The spy hoped the storm and the darkness hid her, knew they did not. “Yes, Great Queen.”

“Expect nothing. The gods favor modesty. Good things will come to you.”

Outside the room, the spy’s bowel loosened, but luckily only let out a loud clap of gas. In the empty passage it echoed, ribald token of her mortal terror, to the glassy walls of godlike Kings.

She scurried away, and waited on Udrombis’s physician. She waited through the stormy night, the unsettled morning, until midday.

The ride
back to the pavilion in the hills took some while, also. Not all wrung out, the storm wavered and boomed. The physician, an elderly and irascible man, journeyed in his slow litter, with two guardsmen, and a boy assistant on a mule. Rainless clouds cast gouts of purple, lightning burst behind trees. And the mule shied constantly, and once threw the boy, so they had to stop and pick him up. Perhaps it had been elected for its temperament.

A wine-red Sun was setting, dragging the storm away with it at last down into the Sea of Sleep: only then did they reach Elakti’s pavilion.

The spy, becoming an attendant again, slipped from her mount, and raced up the hill ahead of the rest. She must now appear eager and distraught. But in the fluctuating madder Sunfall, the pavilion seemed odd to her, morosely unwelcoming, threatening even, a ghost-place she had betrayed, and so aroused its curse.

Near the wall, the spy lessened her advance. She walked. There were no sounds but the herds of the storm wind, following the Sun downwards.

She went round, and entered the building through its kitchen yard. No one was there. And now night ascended, and filled the court nearly black. There were no lamps burning in the pavilion.

Frightened despite herself—since, after Udrombis, ordinary fright seemed redundant—the spy hesitated, for the physician and the guard to come up.

So, in the end, they entered together, by a door which hung open.

The rooms chimed hollowly with their voices, abrupt questions and calls. Then torches were lit, and, by the flare the pavilion was found to be deserted. They had gone in a rush. Here a lamp had burned, which had gone out. Here a bowl of soiled water stood. Here, there, crocks had fallen and been smashed. Clothes and hairpins lay scattered on the floor. Where the main bedplace was, they all saw plainly enough that something had gone on, a birth—or a murder. The mattress was daubed with blood. And twitching his nose, the physician declared he could scent the unique smells of parturition.
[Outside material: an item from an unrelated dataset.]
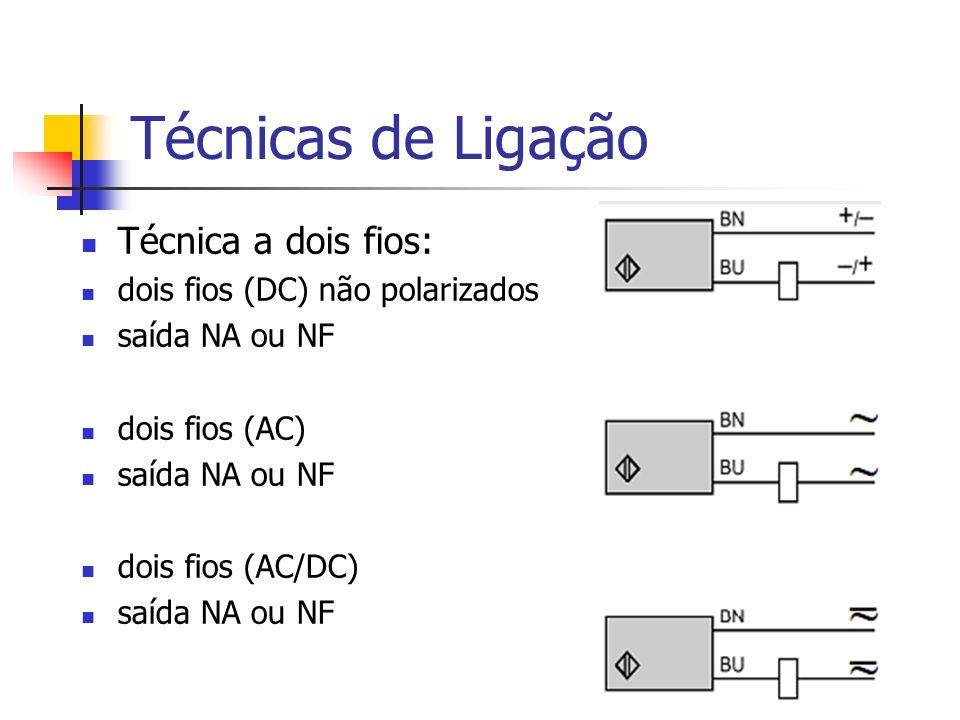 Técnicas de Ligação Técnica a dois fios:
But nothing remained of Elakti or her child, nor of her women, nor the girls who had formed her lawless train. Only the remnants they had left behind, sudden, abandoned, spoke for them, as if of some eruptive flight from merciless enemies.

* * *

Through the months of summer then, as the Ipyran Queen Calistra traveled with her lord, the Sun King Klyton, men rode about the hills, from Oceaxis to Koi, from Koi over towards Melmia, or north to Airis.

These men were
from the guard of Udrombis. They wore her lion badge in gold and silver. She had some rights, as a grandmother if nothing else, to search out the pregnant wife of her last son, Amdysos.
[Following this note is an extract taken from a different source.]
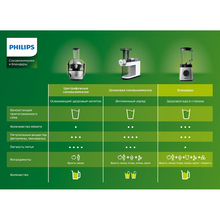 Соковижималка PHILIPS Avance Collection HR1895/80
Up the hill, down to the valley, through the ripe green woods, along the fields, that even then were turning to the triple harvest home that marked that first year of a new King. The mobs of workers, little men and women on the apron of Akhemony, showed no fear of these lustrous guards. No wrong had been done. It was a time of reward and plenty.

So, there were no lies. No unwisdoms. And still, nothing was found.
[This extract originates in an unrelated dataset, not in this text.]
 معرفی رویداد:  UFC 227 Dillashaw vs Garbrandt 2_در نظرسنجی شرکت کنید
The day came that five men, brilliant with inlaid bronze, the plumes floating scarlet and snow from their crests, rode up into the poor farmland somewhat out towards Mt. Koi. They saw how beautiful the farm had become, even this wretched hovel, its walls glowing like a rouged cheek, and hung with rosy peaches and grapes, and the red marroi, the tree of the Sun god, tall in its fans of heavy leaves, near the yard.

Their mood was not unkind. When the girl came out, they laughed and let her bring them wine cold from a pitcher, with butter stirred in. They picked the peaches off the wall, favoring her, and one of the men leaned over and gave the girl’s own peaches a squeeze. They were in a friendly mood.